Critique français dont il est impossible, pour le moment, de lire l’intégralité des textes dans un recueil qui les rassemblerait en un lieu unique, Lucien Wahl n’en demeure pas moins une plume récurrente dans les pages des journaux de cinéma des années 1920.

Un de ces textes, « L’amputation des films » (Cinémagazine, n° 13, 31 mars 1922) a attiré mon attention puisqu’il suggérait un propos autour de l’intégrité des films et, pouvait-on croire, autour de la nécessité de voir ces derniers dans leur intégralité. Ce n’est pas tout à fait ce qui est défendu dans ce texte. À la question : l’éditeur (ainsi Wahl appelle-t-il le distributeur 1) a-t-il le droit de modifier le film et d’en supprimer une partie, Wahl répond que cela dépend. Interrogation pertinente, même si Wahl n’apporte pas de réponses convaincantes. Il avance que la longueur des films peut parfois justifier des coupes, que des scènes qui déplairaient au public ou que ce dernier ne comprendrait pas peuvent également autoriser l’éditeur à raccourcir les films. Mais il précise qu’il est nécessaire de s’interroger sur le sens du geste porté : « Si l’action n’en est pas amoindrie, du moins une œuvre personnelle en souffre » (p. 396).

Wahl cite un certain nombre d’exemples de films qu’on aurait parfois amputés : El Dorado de Marcel L’Herbier, The Kid de Charlie Chaplin, ou encore Justice d’abord d’Ivan Mosjoukine. Mais il précise bien que ces coupures n’ont jamais été faites systématiquement et dès lors, certains spectateurs ont vu les versions intégrales alors que d’autres, non. Tout cela étant visiblement dépendant des propriétaires de salles et des exploitants, ces derniers cherchant à répondre aux attentes et aux exigences de leur public :

El Dorado, de M. Marcel L’Herbier, contient peu après son début, une scène qui se passe dans une maison de danses. L’auteur a voulu, un moment, pour produire une impression déterminée, réaliser un flou. C’était là une audace d’artiste qui risquait de ne pas être comprise par tout le monde puisque, en effet, certains spectateurs ont cru à une défectuosité de photographie ou de projection. En conséquence, pour éviter toute incompréhension, des directeurs ont coupé la scène en question (p. 396).

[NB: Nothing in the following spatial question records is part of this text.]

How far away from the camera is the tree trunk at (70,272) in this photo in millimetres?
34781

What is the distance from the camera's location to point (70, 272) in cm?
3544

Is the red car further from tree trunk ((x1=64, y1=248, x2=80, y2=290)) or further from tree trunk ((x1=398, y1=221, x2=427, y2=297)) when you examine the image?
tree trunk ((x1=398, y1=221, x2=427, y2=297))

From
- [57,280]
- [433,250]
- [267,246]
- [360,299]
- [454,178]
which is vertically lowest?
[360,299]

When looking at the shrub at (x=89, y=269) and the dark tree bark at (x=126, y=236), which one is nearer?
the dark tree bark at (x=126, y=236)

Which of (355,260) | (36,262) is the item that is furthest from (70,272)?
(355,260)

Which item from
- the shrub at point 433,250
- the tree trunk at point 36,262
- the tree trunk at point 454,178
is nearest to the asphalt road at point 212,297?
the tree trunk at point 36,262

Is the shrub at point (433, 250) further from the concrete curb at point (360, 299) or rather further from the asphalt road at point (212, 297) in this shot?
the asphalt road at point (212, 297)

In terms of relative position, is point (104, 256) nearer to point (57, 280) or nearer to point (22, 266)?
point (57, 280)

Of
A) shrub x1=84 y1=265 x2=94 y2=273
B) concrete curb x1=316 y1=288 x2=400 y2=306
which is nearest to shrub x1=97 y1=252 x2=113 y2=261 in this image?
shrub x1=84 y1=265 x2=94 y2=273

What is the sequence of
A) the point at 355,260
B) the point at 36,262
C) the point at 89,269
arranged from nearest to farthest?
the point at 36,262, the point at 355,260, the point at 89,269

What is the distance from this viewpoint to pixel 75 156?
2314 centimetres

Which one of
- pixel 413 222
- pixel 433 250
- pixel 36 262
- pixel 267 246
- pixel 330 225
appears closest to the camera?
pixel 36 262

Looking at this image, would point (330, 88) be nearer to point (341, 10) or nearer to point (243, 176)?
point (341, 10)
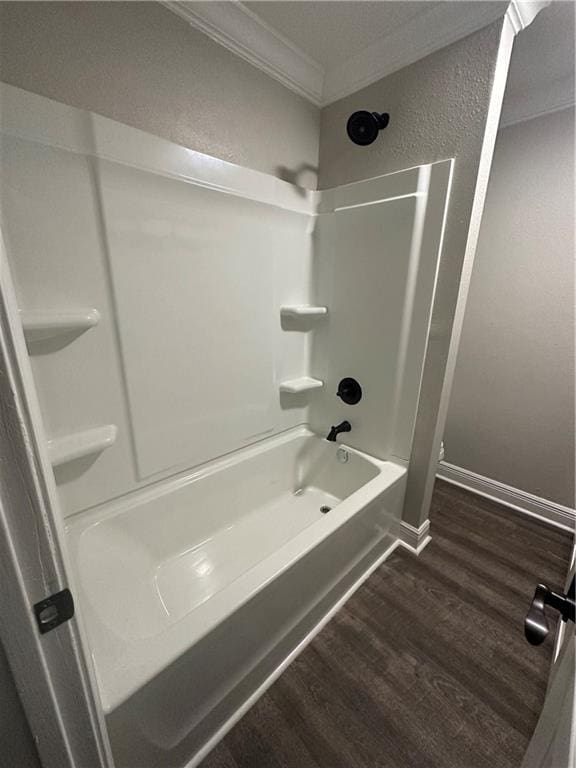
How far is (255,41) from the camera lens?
131 centimetres

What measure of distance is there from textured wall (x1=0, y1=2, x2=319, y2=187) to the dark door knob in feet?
5.94

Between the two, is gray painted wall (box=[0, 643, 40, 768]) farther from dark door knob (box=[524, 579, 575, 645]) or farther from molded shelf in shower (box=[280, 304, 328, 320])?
molded shelf in shower (box=[280, 304, 328, 320])

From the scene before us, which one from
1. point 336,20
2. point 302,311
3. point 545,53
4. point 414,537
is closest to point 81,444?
point 302,311

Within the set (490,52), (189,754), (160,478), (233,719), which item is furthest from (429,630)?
(490,52)

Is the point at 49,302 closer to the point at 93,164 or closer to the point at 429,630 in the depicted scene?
the point at 93,164

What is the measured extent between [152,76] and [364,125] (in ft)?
2.87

Wahl précise aussi que si l’exploitant n’a pas l’autorisation de faire une ablation au film, ce dernier limite ses chances de location.

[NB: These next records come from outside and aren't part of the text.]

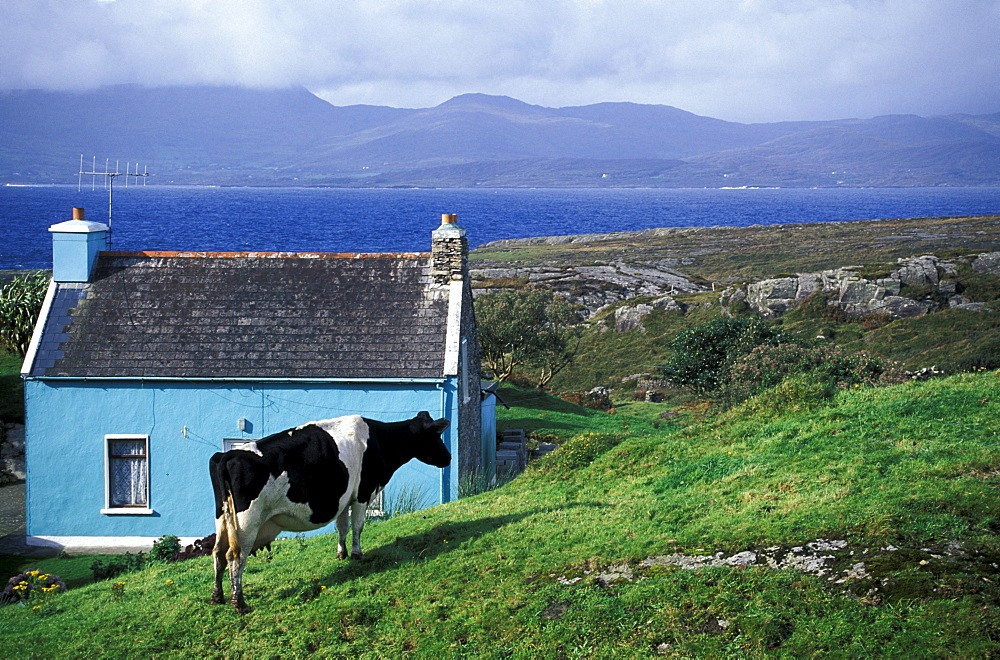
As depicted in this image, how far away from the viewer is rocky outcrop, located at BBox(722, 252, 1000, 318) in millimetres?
59531

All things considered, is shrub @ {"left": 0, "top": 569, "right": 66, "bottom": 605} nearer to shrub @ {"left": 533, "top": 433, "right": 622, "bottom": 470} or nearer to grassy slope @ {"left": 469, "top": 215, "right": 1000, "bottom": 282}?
shrub @ {"left": 533, "top": 433, "right": 622, "bottom": 470}

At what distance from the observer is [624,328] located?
6612 cm

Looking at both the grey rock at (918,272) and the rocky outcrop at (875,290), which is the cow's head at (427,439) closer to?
the rocky outcrop at (875,290)

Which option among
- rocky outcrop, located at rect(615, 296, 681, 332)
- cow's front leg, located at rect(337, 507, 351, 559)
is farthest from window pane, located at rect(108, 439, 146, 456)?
rocky outcrop, located at rect(615, 296, 681, 332)

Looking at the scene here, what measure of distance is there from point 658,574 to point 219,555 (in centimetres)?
586

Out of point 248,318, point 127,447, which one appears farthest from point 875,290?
point 127,447

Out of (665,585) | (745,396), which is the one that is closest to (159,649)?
(665,585)

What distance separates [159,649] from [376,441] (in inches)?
164

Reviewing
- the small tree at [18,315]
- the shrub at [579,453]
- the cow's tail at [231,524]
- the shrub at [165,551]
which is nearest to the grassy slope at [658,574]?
the cow's tail at [231,524]

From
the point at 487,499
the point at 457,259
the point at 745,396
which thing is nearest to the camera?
the point at 487,499

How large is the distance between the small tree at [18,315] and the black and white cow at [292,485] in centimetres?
2406

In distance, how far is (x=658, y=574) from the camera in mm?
10828

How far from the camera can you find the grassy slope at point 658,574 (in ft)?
30.2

Mais ce qui surprend le plus dans cet article est l’affirmation que le documentaire peut subir sans aucun problème n’importe quelle amputation. Wahl ne justifie pas cette surprenante affirmation, présentée comme une évidence : « En effet, s’il s’agit d’un documentaire, il est loisible de l’abréger sans nuire à l’ensemble. Pour un drame, nous raisonnerons autrement […] (p. 396).

Il faut aborder l’article de Wahl comme la trace d’un discours sur le cinéma; il ne s’agit pas d’un texte approfondissant une réflexion sur la mutilation des films ou sur les raisons justifiant – ou non – la suppression des images composant ce que le critique nomme tout de même une œuvre. Mais il donne à lire une pratique ayant cours dans certaines salles et montre que rien n’assure aux spectateurs des années 1920 la projection d’un même film, dans toutes les salles.

* Merci à Dominique Roche pour son travail de recension qui a permis la découverte de ce texte.


Wahl, Lucien. 1922 (31 mars). « L’amputation des films ». Cinémagazine, no 13, p. 396-397.

Notes :

  1. Lucien Wahl utilise aussi l’expression compositeur du film (p. 396) pour qualifier le réalisateur, reprenant l’analogie musicale présente dans de nombreux textes de critiques et théoriciens de l’époque.